Sitting in the chair, playing at writing but mostly scrolling through social media sites – the sun shining through the window, distracting me, beckoning me. There was really no alternative, and I wasn’t looking for one. I had to walk.
I’ve been bringing black moods, inattention and impatience to the trails lately. I know that these things will be absorbed (or is that absolved?) at some point along the way. It rarely misfires. I wasn’t particularly gloomy yesterday, but I had a headache and a listlessness that was drawing me outside. By the time I heard the rush of the newly released waters of Whitemud Creek, I was in my skin. Fully in my skin. There is virtually no where else I feel completely present, completely who I am, than when I am mucking about on the trails.
I walked up to the ‘red-winged blackbird pond’ to see if there were any geese. There have been sightings, but I haven’t seen or heard any yet, and the pond was still solidly frozen, bereft of geese. The cat tails encased in ice, in repose, dusty. The sound of dry grasses whispering to each other. It was beautiful. I probably spent half an hour photographing cattails and pussywillows. It was deeply meditative. Snow and ice everywhere, and yet here was spring in the glossy fur of the willow seeds. I can’t believe how beautiful they look on their red stalks against the blue sky.
Back to the trail. Down at the bottom, I veered off to the left to check out a path that leads directly to the creek. The water was very high and very black. I made a snowball out of the sugary snow and threw it into the stream. This particular part of the trail reminds me of Maggie. She didn’t come with me because it would have been too long and too up and down for her old bones, but she is everywhere. Whitemud Creek Ravine is Maggie’s Ravine. I hope she can join me later in the spring.
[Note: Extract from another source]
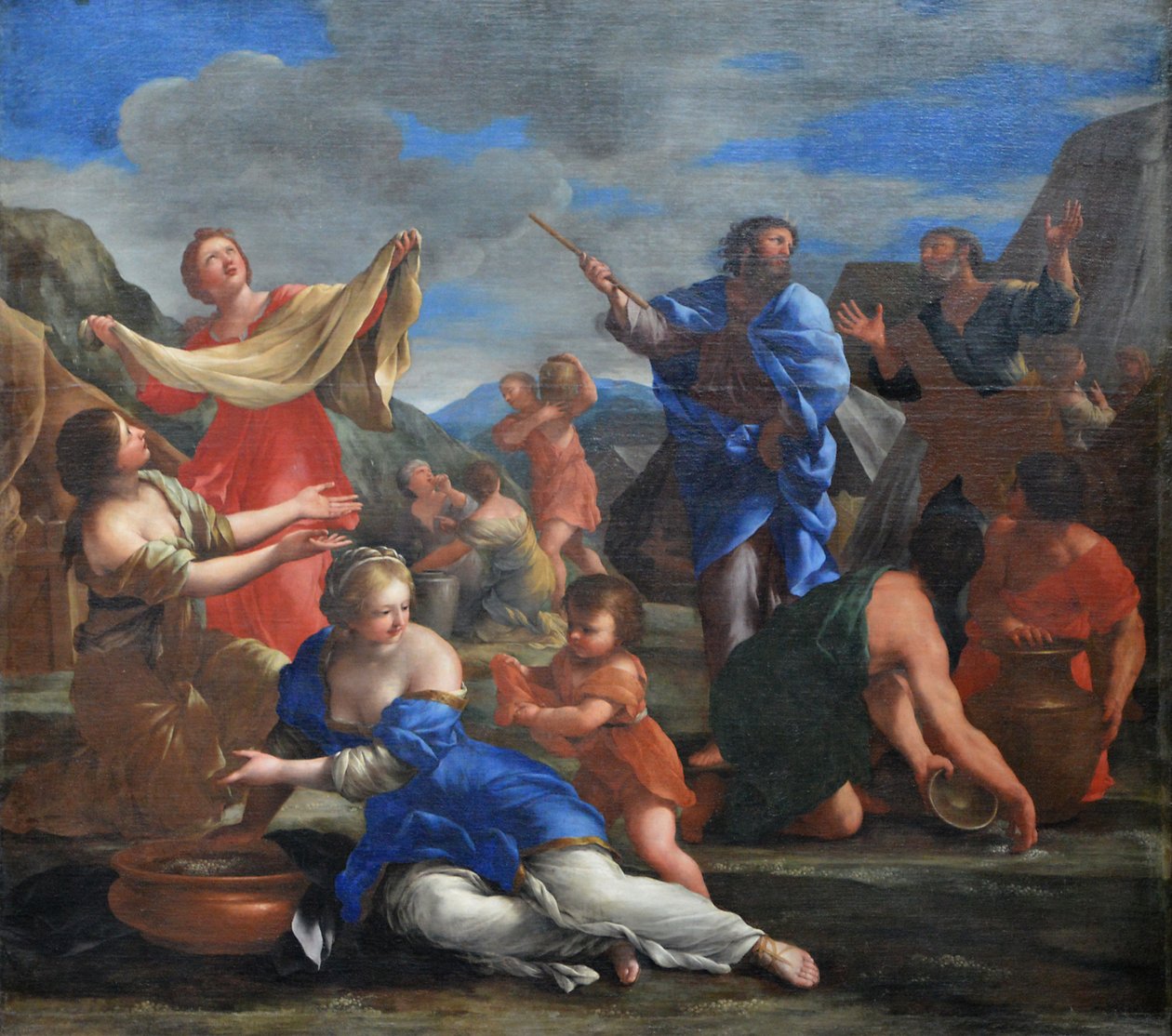 The Israelites Gathering Manna in the Desert by Giovanni Francesco Romanelli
The powerline is mostly ice-free, but I still pulled on my spikes for one uphill section sleek with clear ice pockmarked by gravel and dribbling water. It’s enough to bring me down. Hard. A guy goes by on his bike. He’s going slow, but still, I feel like a wimp. It’s not that I was ever fearless, but I am tentative in a way that is becoming more and more familiar, distinguishing me from my old self. I no longer walk every day, in every kind of weather. My pattern has changed, but it is still where I belong.